:: Exercise materials

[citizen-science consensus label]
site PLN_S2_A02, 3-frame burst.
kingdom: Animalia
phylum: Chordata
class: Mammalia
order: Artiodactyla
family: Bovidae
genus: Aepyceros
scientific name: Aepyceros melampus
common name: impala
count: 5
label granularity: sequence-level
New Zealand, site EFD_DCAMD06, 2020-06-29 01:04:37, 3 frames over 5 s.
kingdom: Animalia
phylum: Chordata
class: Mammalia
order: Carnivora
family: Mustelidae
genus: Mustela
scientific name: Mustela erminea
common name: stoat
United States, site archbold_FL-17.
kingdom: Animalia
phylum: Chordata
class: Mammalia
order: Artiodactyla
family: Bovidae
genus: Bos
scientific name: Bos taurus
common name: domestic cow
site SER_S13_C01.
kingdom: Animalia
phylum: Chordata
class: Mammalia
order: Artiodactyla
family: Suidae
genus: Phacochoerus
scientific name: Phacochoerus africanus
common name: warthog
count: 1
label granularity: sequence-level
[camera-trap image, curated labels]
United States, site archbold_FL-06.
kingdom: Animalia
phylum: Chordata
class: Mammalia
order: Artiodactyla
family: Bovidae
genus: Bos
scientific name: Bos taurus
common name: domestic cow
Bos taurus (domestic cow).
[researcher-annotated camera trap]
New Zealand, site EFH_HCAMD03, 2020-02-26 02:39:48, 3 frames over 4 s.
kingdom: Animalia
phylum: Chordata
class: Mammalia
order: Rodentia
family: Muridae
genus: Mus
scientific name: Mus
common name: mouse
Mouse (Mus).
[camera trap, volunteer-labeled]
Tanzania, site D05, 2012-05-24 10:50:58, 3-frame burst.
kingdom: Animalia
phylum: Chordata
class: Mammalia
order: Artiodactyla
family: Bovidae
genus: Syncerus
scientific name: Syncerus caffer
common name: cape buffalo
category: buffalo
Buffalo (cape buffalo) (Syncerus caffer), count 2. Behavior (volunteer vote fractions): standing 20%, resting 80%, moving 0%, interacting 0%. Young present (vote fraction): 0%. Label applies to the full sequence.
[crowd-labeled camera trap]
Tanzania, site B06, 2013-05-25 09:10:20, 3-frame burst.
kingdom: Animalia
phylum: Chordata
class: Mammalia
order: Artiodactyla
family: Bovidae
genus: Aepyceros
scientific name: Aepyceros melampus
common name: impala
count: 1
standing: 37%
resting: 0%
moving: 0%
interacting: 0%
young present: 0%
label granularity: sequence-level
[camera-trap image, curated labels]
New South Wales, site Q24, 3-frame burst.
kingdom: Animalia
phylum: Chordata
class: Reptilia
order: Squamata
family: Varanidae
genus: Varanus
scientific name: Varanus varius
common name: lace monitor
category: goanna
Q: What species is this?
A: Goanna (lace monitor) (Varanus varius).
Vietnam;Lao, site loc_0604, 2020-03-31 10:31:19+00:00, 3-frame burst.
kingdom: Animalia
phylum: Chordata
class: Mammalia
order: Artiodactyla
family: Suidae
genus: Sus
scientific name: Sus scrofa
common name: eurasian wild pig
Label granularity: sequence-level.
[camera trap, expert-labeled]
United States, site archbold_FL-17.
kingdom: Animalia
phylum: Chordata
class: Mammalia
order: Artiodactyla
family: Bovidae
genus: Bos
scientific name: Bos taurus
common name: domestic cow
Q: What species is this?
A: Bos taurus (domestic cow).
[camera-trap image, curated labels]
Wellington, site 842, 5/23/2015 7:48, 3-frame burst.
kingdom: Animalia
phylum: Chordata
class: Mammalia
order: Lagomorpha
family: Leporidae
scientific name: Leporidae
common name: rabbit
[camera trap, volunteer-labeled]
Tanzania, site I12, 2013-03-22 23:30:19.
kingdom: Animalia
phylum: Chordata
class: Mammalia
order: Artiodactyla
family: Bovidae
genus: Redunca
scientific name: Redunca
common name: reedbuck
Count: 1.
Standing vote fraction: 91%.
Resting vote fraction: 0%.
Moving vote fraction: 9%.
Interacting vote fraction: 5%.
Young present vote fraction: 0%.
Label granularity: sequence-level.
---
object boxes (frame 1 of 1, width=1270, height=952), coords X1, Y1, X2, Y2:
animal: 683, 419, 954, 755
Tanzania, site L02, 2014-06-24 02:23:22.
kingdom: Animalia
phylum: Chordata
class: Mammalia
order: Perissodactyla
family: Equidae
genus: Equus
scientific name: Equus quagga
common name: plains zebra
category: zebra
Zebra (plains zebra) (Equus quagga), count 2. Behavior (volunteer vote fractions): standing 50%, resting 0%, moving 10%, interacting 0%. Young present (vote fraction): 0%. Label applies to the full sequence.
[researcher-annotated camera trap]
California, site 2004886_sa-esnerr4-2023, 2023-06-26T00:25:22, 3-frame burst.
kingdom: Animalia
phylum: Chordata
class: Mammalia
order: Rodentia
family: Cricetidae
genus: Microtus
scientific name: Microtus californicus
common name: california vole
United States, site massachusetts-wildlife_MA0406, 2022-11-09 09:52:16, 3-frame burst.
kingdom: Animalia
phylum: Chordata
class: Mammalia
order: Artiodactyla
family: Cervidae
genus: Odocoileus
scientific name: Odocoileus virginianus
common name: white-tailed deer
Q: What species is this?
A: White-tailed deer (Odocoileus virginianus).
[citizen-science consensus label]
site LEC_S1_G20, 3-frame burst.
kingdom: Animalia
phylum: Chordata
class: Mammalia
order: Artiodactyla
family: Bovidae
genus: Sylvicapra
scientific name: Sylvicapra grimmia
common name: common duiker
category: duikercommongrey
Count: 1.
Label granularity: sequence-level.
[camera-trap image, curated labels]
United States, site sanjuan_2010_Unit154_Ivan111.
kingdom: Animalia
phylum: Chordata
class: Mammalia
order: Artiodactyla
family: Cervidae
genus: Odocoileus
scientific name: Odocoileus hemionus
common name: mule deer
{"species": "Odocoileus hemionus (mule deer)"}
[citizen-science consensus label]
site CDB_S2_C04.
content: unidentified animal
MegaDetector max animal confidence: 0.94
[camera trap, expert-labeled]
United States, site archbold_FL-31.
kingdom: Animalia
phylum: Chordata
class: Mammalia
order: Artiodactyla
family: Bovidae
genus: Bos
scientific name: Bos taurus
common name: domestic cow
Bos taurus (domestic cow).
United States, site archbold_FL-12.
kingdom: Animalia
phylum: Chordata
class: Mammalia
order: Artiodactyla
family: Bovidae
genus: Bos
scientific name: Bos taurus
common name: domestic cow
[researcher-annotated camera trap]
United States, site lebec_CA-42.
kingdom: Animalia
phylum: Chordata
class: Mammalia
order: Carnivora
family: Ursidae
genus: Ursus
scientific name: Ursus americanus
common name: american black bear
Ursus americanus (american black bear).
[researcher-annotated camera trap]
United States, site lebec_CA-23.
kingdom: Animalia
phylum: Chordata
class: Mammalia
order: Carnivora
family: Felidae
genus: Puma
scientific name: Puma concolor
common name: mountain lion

::::

# Requirement
The answer must be the full listing, repeated exactly.

# Solved exercise
[citizen-science consensus label]
site PLN_S2_A02, 3-frame burst.
kingdom: Animalia
phylum: Chordata
class: Mammalia
order: Artiodactyla
family: Bovidae
genus: Aepyceros
scientific name: Aepyceros melampus
common name: impala
count: 5
label granularity: sequence-level
New Zealand, site EFD_DCAMD06, 2020-06-29 01:04:37, 3 frames over 5 s.
kingdom: Animalia
phylum: Chordata
class: Mammalia
order: Carnivora
family: Mustelidae
genus: Mustela
scientific name: Mustela erminea
common name: stoat
United States, site archbold_FL-17.
kingdom: Animalia
phylum: Chordata
class: Mammalia
order: Artiodactyla
family: Bovidae
genus: Bos
scientific name: Bos taurus
common name: domestic cow
site SER_S13_C01.
kingdom: Animalia
phylum: Chordata
class: Mammalia
order: Artiodactyla
family: Suidae
genus: Phacochoerus
scientific name: Phacochoerus africanus
common name: warthog
count: 1
label granularity: sequence-level
[camera-trap image, curated labels]
United States, site archbold_FL-06.
kingdom: Animalia
phylum: Chordata
class: Mammalia
order: Artiodactyla
family: Bovidae
genus: Bos
scientific name: Bos taurus
common name: domestic cow
Bos taurus (domestic cow).
[researcher-annotated camera trap]
New Zealand, site EFH_HCAMD03, 2020-02-26 02:39:48, 3 frames over 4 s.
kingdom: Animalia
phylum: Chordata
class: Mammalia
order: Rodentia
family: Muridae
genus: Mus
scientific name: Mus
common name: mouse
Mouse (Mus).
[camera trap, volunteer-labeled]
Tanzania, site D05, 2012-05-24 10:50:58, 3-frame burst.
kingdom: Animalia
phylum: Chordata
class: Mammalia
order: Artiodactyla
family: Bovidae
genus: Syncerus
scientific name: Syncerus caffer
common name: cape buffalo
category: buffalo
Buffalo (cape buffalo) (Syncerus caffer), count 2. Behavior (volunteer vote fractions): standing 20%, resting 80%, moving 0%, interacting 0%. Young present (vote fraction): 0%. Label applies to the full sequence.
[crowd-labeled camera trap]
Tanzania, site B06, 2013-05-25 09:10:20, 3-frame burst.
kingdom: Animalia
phylum: Chordata
class: Mammalia
order: Artiodactyla
family: Bovidae
genus: Aepyceros
scientific name: Aepyceros melampus
common name: impala
count: 1
standing: 37%
resting: 0%
moving: 0%
interacting: 0%
young present: 0%
label granularity: sequence-level
[camera-trap image, curated labels]
New South Wales, site Q24, 3-frame burst.
kingdom: Animalia
phylum: Chordata
class: Reptilia
order: Squamata
family: Varanidae
genus: Varanus
scientific name: Varanus varius
common name: lace monitor
category: goanna
Q: What species is this?
A: Goanna (lace monitor) (Varanus varius).
Vietnam;Lao, site loc_0604, 2020-03-31 10:31:19+00:00, 3-frame burst.
kingdom: Animalia
phylum: Chordata
class: Mammalia
order: Artiodactyla
family: Suidae
genus: Sus
scientific name: Sus scrofa
common name: eurasian wild pig
Label granularity: sequence-level.
[camera trap, expert-labeled]
United States, site archbold_FL-17.
kingdom: Animalia
phylum: Chordata
class: Mammalia
order: Artiodactyla
family: Bovidae
genus: Bos
scientific name: Bos taurus
common name: domestic cow
Q: What species is this?
A: Bos taurus (domestic cow).
[camera-trap image, curated labels]
Wellington, site 842, 5/23/2015 7:48, 3-frame burst.
kingdom: Animalia
phylum: Chordata
class: Mammalia
order: Lagomorpha
family: Leporidae
scientific name: Leporidae
common name: rabbit
[camera trap, volunteer-labeled]
Tanzania, site I12, 2013-03-22 23:30:19.
kingdom: Animalia
phylum: Chordata
class: Mammalia
order: Artiodactyla
family: Bovidae
genus: Redunca
scientific name: Redunca
common name: reedbuck
Count: 1.
Standing vote fraction: 91%.
Resting vote fraction: 0%.
Moving vote fraction: 9%.
Interacting vote fraction: 5%.
Young present vote fraction: 0%.
Label granularity: sequence-level.
---
object boxes (frame 1 of 1, width=1270, height=952), coords X1, Y1, X2, Y2:
animal: 683, 419, 954, 755
Tanzania, site L02, 2014-06-24 02:23:22.
kingdom: Animalia
phylum: Chordata
class: Mammalia
order: Perissodactyla
family: Equidae
genus: Equus
scientific name: Equus quagga
common name: plains zebra
category: zebra
Zebra (plains zebra) (Equus quagga), count 2. Behavior (volunteer vote fractions): standing 50%, resting 0%, moving 10%, interacting 0%. Young present (vote fraction): 0%. Label applies to the full sequence.
[researcher-annotated camera trap]
California, site 2004886_sa-esnerr4-2023, 2023-06-26T00:25:22, 3-frame burst.
kingdom: Animalia
phylum: Chordata
class: Mammalia
order: Rodentia
family: Cricetidae
genus: Microtus
scientific name: Microtus californicus
common name: california vole
United States, site massachusetts-wildlife_MA0406, 2022-11-09 09:52:16, 3-frame burst.
kingdom: Animalia
phylum: Chordata
class: Mammalia
order: Artiodactyla
family: Cervidae
genus: Odocoileus
scientific name: Odocoileus virginianus
common name: white-tailed deer
Q: What species is this?
A: White-tailed deer (Odocoileus virginianus).
[citizen-science consensus label]
site LEC_S1_G20, 3-frame burst.
kingdom: Animalia
phylum: Chordata
class: Mammalia
order: Artiodactyla
family: Bovidae
genus: Sylvicapra
scientific name: Sylvicapra grimmia
common name: common duiker
category: duikercommongrey
Count: 1.
Label granularity: sequence-level.
[camera-trap image, curated labels]
United States, site sanjuan_2010_Unit154_Ivan111.
kingdom: Animalia
phylum: Chordata
class: Mammalia
order: Artiodactyla
family: Cervidae
genus: Odocoileus
scientific name: Odocoileus hemionus
common name: mule deer
{"species": "Odocoileus hemionus (mule deer)"}
[citizen-science consensus label]
site CDB_S2_C04.
content: unidentified animal
MegaDetector max animal confidence: 0.94
[camera trap, expert-labeled]
United States, site archbold_FL-31.
kingdom: Animalia
phylum: Chordata
class: Mammalia
order: Artiodactyla
family: Bovidae
genus: Bos
scientific name: Bos taurus
common name: domestic cow
Bos taurus (domestic cow).
United States, site archbold_FL-12.
kingdom: Animalia
phylum: Chordata
class: Mammalia
order: Artiodactyla
family: Bovidae
genus: Bos
scientific name: Bos taurus
common name: domestic cow
[researcher-annotated camera trap]
United States, site lebec_CA-42.
kingdom: Animalia
phylum: Chordata
class: Mammalia
order: Carnivora
family: Ursidae
genus: Ursus
scientific name: Ursus americanus
common name: american black bear
Ursus americanus (american black bear).
[researcher-annotated camera trap]
United States, site lebec_CA-23.
kingdom: Animalia
phylum: Chordata
class: Mammalia
order: Carnivora
family: Felidae
genus: Puma
scientific name: Puma concolor
common name: mountain lion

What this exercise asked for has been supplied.